> [WRITTEN INSTRUCTION A] According to the post on the new internal string format in 3.3, what kind of object should you use when working on a string as if it were a buffer?

> [SOURCE TEXT]
New internal string format in 3.3

Michael Torrie torriem at gmail.com
Mon Aug 20 01:38:58 EDT 2012


On 08/19/2012 11:51 AM, wxjmfauth at gmail.com wrote:
> Five minutes after a closed my interactive interpreters windows,
> the day I tested this stuff. I though:
> "Too bad I did not noted the extremely bad cases I found, I'm pretty
> sure, this problem will arrive on the table".

Reading through this thread (which is entertaining), I am reminded of
the old saying, "premature optimization is the root of all evil." This
"problem" that you have discovered, if fixed the way you propose,
(4-byte USC-4 representation internally always) would be just such a
premature optimization.  It would come at a high cost with very little
real-world impact.

As others have made abundantly clear, the overhead of changing internal
string representations is a cost that's only manifest during the
creation of the immutable string object.  If your code is doing a lot of
operations on immutable strings, which by definition creates new
immutable string objects, then the real speed problem is in your
algorithm.  If you are working on a string as if it were a buffer, doing
many searches, replaces, etc, then you need to work on an object
designed for IO, such as io.StringIO.  If implemented half correctly, I
imagine that StringIO uses internally the widest possible character
representation in the buffer.  I could be wrong here.

> [WRITTEN INSTRUCTION B] Rewrite the records from their first line through the line containing "137 centimetres", inclusive, with "camera" replaced by "lens" and nothing else changed.

> [DATASET CONTENT]
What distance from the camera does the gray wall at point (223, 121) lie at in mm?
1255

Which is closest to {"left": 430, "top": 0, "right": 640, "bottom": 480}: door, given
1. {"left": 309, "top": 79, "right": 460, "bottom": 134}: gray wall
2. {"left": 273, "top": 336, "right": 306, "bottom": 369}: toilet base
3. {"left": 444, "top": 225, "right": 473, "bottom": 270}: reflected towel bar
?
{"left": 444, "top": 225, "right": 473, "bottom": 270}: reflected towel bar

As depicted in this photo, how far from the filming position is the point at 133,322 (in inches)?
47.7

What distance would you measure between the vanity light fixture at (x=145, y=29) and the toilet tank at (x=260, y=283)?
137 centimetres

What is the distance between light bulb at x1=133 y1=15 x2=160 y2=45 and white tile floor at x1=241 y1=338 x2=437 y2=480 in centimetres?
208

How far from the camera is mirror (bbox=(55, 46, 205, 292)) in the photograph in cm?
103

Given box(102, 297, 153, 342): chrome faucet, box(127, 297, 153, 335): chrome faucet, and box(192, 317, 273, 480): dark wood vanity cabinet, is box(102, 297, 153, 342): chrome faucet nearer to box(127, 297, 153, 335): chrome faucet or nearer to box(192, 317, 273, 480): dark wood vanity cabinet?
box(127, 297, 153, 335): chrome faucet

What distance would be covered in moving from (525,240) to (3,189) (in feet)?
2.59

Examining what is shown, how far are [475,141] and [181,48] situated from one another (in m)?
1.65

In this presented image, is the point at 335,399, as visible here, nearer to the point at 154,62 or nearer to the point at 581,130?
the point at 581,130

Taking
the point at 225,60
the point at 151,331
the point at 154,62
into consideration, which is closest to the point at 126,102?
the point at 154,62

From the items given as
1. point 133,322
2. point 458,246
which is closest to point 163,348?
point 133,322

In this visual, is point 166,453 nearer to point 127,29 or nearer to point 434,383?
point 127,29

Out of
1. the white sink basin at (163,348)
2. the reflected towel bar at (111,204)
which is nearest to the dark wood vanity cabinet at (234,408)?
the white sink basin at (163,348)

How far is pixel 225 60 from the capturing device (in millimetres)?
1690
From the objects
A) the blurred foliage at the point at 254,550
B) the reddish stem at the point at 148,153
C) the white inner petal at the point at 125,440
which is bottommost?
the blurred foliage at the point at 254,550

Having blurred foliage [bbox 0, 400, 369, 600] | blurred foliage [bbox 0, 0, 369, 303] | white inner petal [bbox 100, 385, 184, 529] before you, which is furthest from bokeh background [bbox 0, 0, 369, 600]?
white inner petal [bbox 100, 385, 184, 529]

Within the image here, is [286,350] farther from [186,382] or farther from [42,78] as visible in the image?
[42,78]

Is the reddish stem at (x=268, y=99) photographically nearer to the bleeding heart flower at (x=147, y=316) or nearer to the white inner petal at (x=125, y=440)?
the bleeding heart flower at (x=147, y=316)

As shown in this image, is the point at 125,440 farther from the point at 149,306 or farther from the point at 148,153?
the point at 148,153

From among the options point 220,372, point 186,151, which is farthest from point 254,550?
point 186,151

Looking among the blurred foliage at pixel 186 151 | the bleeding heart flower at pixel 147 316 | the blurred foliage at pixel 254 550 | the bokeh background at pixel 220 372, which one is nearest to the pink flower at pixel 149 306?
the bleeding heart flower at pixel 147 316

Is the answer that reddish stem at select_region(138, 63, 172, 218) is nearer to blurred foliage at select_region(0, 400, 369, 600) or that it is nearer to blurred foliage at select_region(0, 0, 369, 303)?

> [PROBLEM SOLUTION A] An object designed for IO, such as io.StringIO.

> [PROBLEM SOLUTION B]
What distance from the lens does the gray wall at point (223, 121) lie at in mm?
1255

Which is closest to {"left": 430, "top": 0, "right": 640, "bottom": 480}: door, given
1. {"left": 309, "top": 79, "right": 460, "bottom": 134}: gray wall
2. {"left": 273, "top": 336, "right": 306, "bottom": 369}: toilet base
3. {"left": 444, "top": 225, "right": 473, "bottom": 270}: reflected towel bar
?
{"left": 444, "top": 225, "right": 473, "bottom": 270}: reflected towel bar

As depicted in this photo, how far from the filming position is the point at 133,322 (in inches)?
47.7

What distance would you measure between the vanity light fixture at (x=145, y=29) and the toilet tank at (x=260, y=283)?
137 centimetres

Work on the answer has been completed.